Later in the day I saw in The Guardian the article entitled ‘NJC: Why My Lords Must Fear God’ written by one Emmanuel Ogebe. I concluded after reading it that Justice Musdapher would be in even greater need for prayers if those in a position to advice or influence him have anything like the writer’s mindset. Mr. Ogebe admits very close blood relationship with the retired Justice James Ogebe, JSC. Indeed he has been severally described in print and on-line media without any disclaimer as a son of Justice Ogebe, who by the way remains a respected retired JSC. And the entire one page article was an exercise in bemoaning the fate of the elder Ogebe as the victim of machiavelian schemes which denied him his ‘God given’ right to be either the CJN or PCA. In Mr. Ogebe’s eyes, Justice Salami, PCA and, to a lesser degree, Justice Katsina-Alu, immediate past CJN, were the usurping villains and whose most embarrassing public spat was divine punishment.

In his words: “The history of the matter goes back to 1968. Alu, Salami, Ogebe and Abdulahi (Salami’s predecessor) were all classmates at the Nigerian law school…The 4 musketeers have essentially been together in the profession for over 40 years. Alu was the last to become a high court judge but today is the CJN. How come? There was a distortion in the chain of progression due to tribalistic and religious discrimination in the 80s that repositioned Alu above longer-serving judges to that position…..The plain truth is that Alu supplanted Ogebe early in the judicial trajectory and thus became CJN instead of him. Again when Ogebe would have become PCA, Salami tampered with the order of succession. It may therefore be poetic justice that both justices locked horns in a public fight…Their Lordships have enjoyed an equal time in offices that they ordinarily would not have occupied. The fear of the hand of God should be their foremost preoccupation now. What you sow is what you reap and that is a divine law that my lords cannot overturn.”

* [Information shown]:

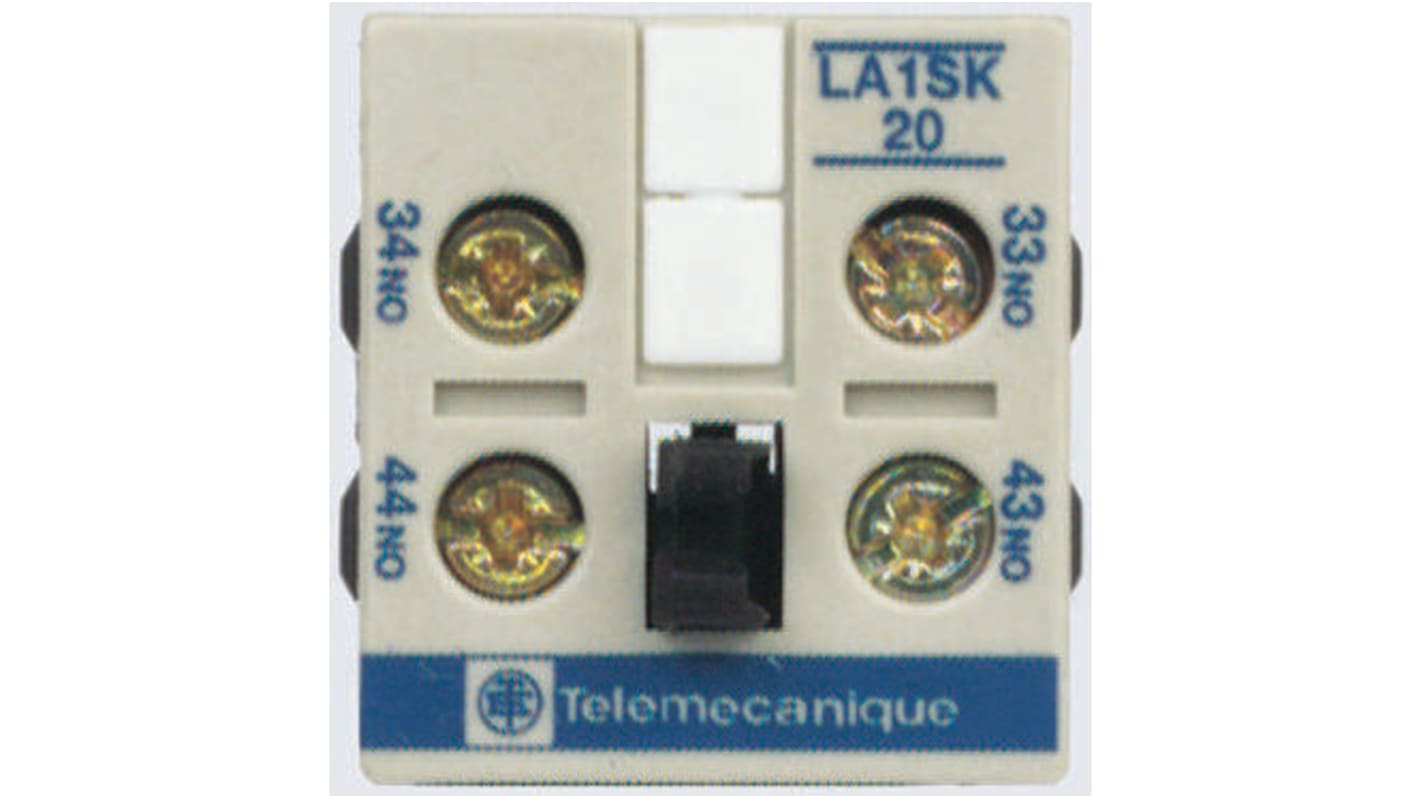 Contatto ausiliario Schneider Electric LA1SK11, 1 N/C + 1 N/A, montaggio frontale, compatibile con mini contattori LC1-SK0600.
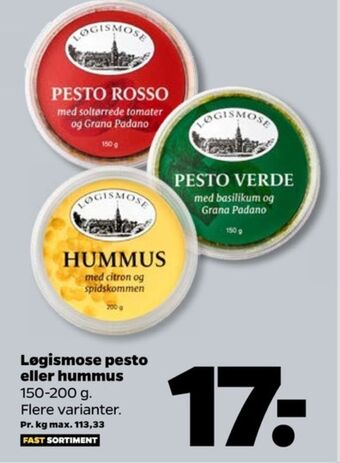 Netto Løgismose pesto tilbud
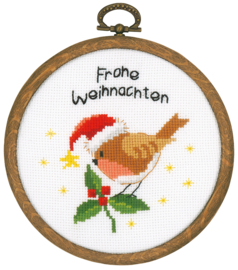 Kerstvogeltjes set van 3 Aida Telpakket - Vervaco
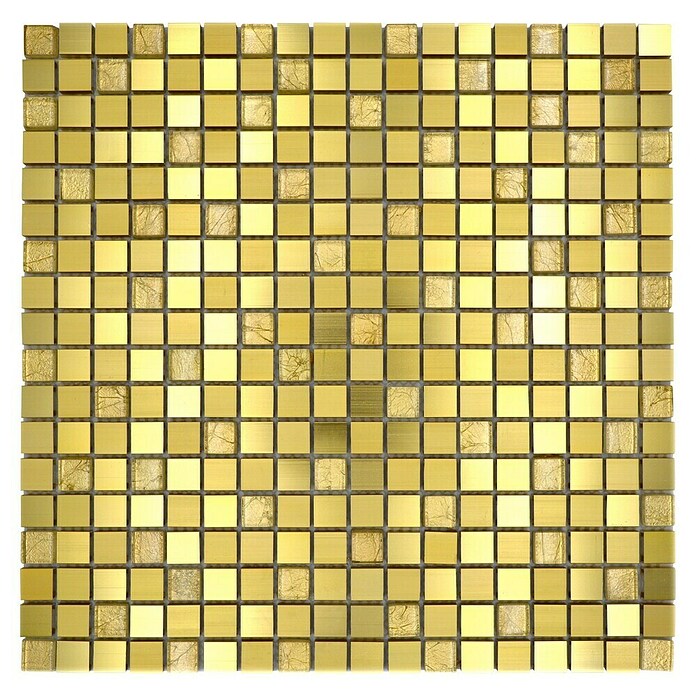 Mozaik pločica (30 x 30 cm, Zlatno, Mat)
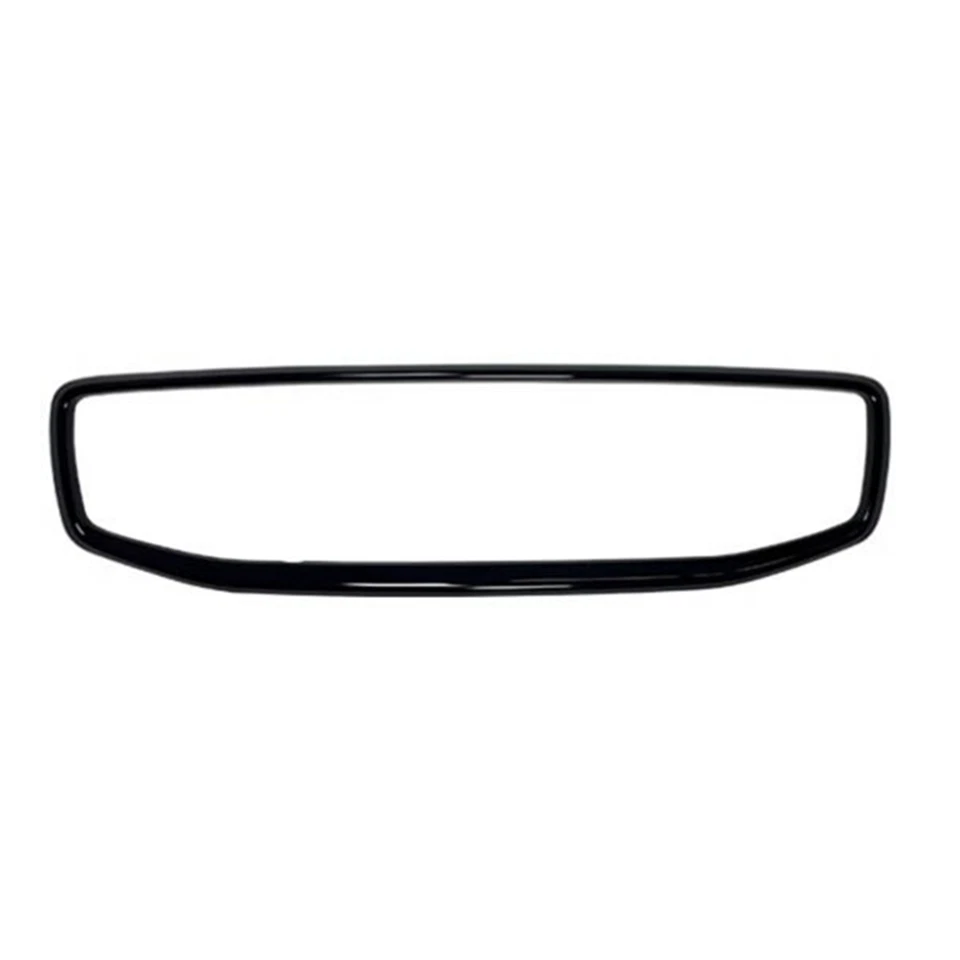 Cubierta de marco decorativa de rejilla delantera negra brillante para Volvo V60 2019-2024 2022 Foto 4 de 4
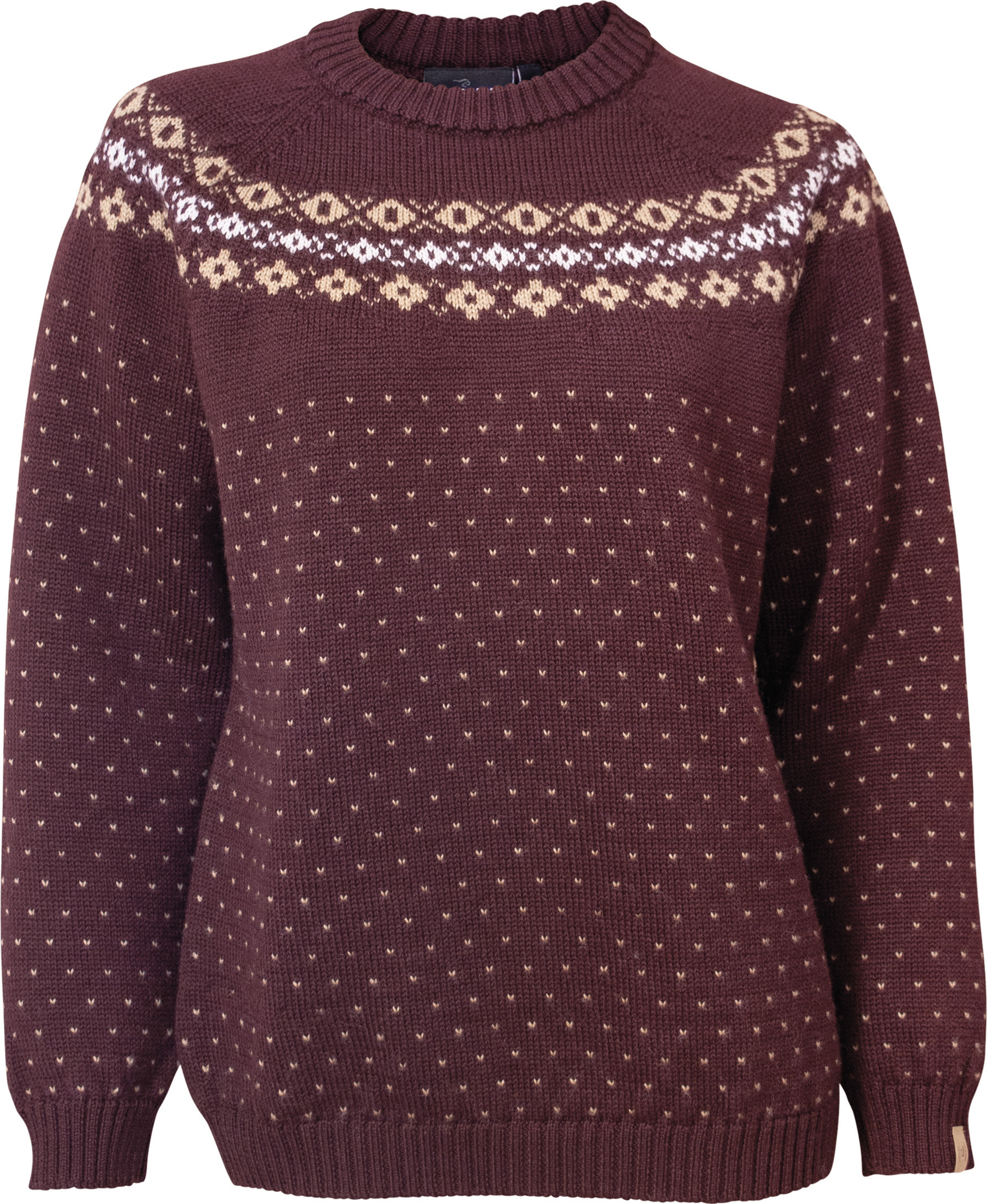 Ivanhoe Women’s Sire Crewneck Ruby Wine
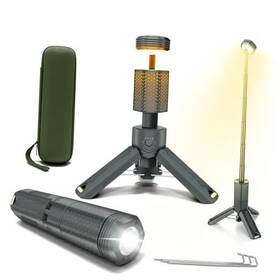 Vp-cl01-is Isunmea Camping Lantern Telescopic Portable Collapsible Magnetic Lamp
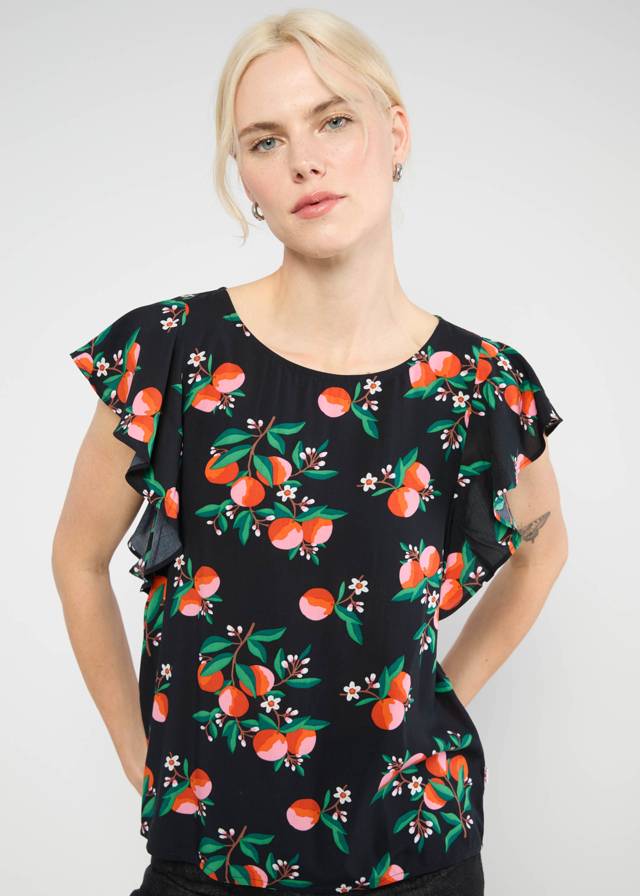 Sommer Top Lovebird's Wings - Orange Grove von Blutsgeschwister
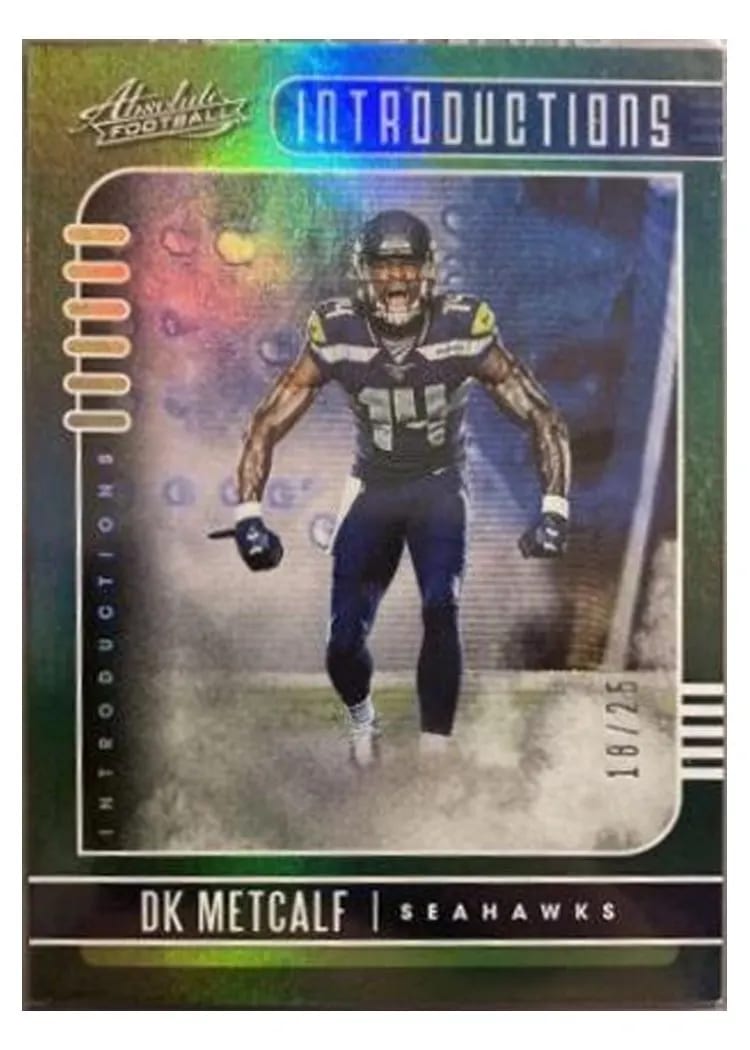 2019 Panini Absolute Introductions DK Metcalf #7 card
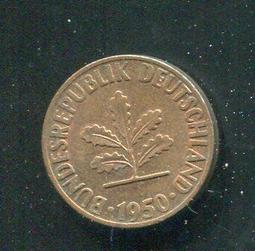 【硬幣】Germany(德國聯邦),K105,1 Pfennig,1966G #211157 品相全新UNC 歷史價格詳細信息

* [Directions for this task]: Retype the whole passage about the Ogebe article word for word. You can skip the lines that come after the passage.

* [Expected answer]:
Later in the day I saw in The Guardian the article entitled ‘NJC: Why My Lords Must Fear God’ written by one Emmanuel Ogebe. I concluded after reading it that Justice Musdapher would be in even greater need for prayers if those in a position to advice or influence him have anything like the writer’s mindset. Mr. Ogebe admits very close blood relationship with the retired Justice James Ogebe, JSC. Indeed he has been severally described in print and on-line media without any disclaimer as a son of Justice Ogebe, who by the way remains a respected retired JSC. And the entire one page article was an exercise in bemoaning the fate of the elder Ogebe as the victim of machiavelian schemes which denied him his ‘God given’ right to be either the CJN or PCA. In Mr. Ogebe’s eyes, Justice Salami, PCA and, to a lesser degree, Justice Katsina-Alu, immediate past CJN, were the usurping villains and whose most embarrassing public spat was divine punishment.

In his words: “The history of the matter goes back to 1968. Alu, Salami, Ogebe and Abdulahi (Salami’s predecessor) were all classmates at the Nigerian law school…The 4 musketeers have essentially been together in the profession for over 40 years. Alu was the last to become a high court judge but today is the CJN. How come? There was a distortion in the chain of progression due to tribalistic and religious discrimination in the 80s that repositioned Alu above longer-serving judges to that position…..The plain truth is that Alu supplanted Ogebe early in the judicial trajectory and thus became CJN instead of him. Again when Ogebe would have become PCA, Salami tampered with the order of succession. It may therefore be poetic justice that both justices locked horns in a public fight…Their Lordships have enjoyed an equal time in offices that they ordinarily would not have occupied. The fear of the hand of God should be their foremost preoccupation now. What you sow is what you reap and that is a divine law that my lords cannot overturn.”